:: AIM OF THE EXERCISE ::
In this exercise, write out the data word for word and leave every image out.

:: DATA BLOCK ::
^^^^^^^^^^^^^^^^

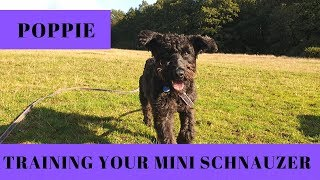 Poppie - Training Your Barking Schnauzer - 3 Weeks Residential Training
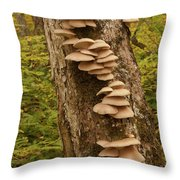 Extended Family Throw Pillow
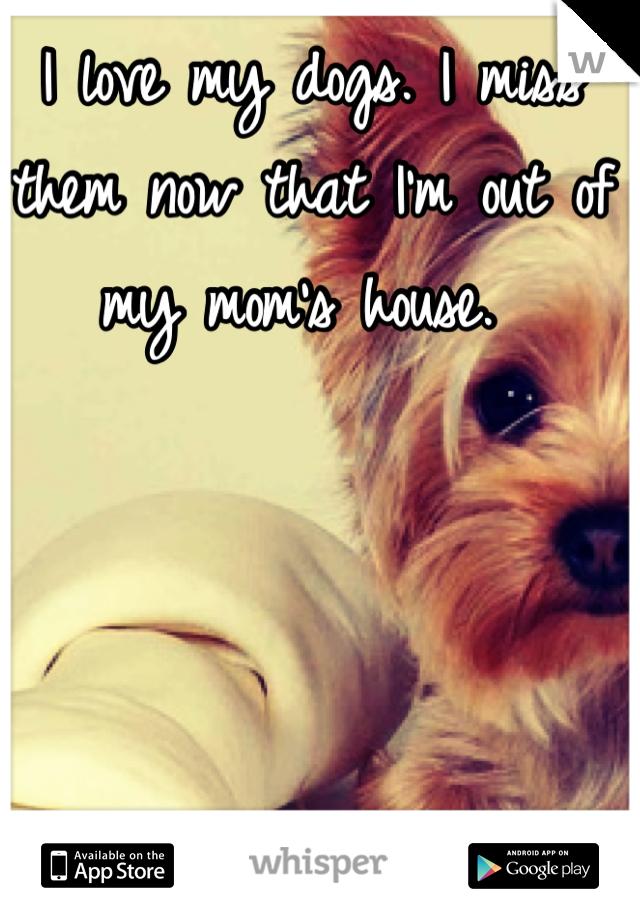 I love my dogs. I miss them now that I'm out of my mom's house.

^^^^^^^^^^^^^^^^

:: TASK RESULT ::
 Poppie - Training Your Barking Schnauzer - 3 Weeks Residential Training
 Extended Family Throw Pillow
 I love my dogs. I miss them now that I'm out of my mom's house.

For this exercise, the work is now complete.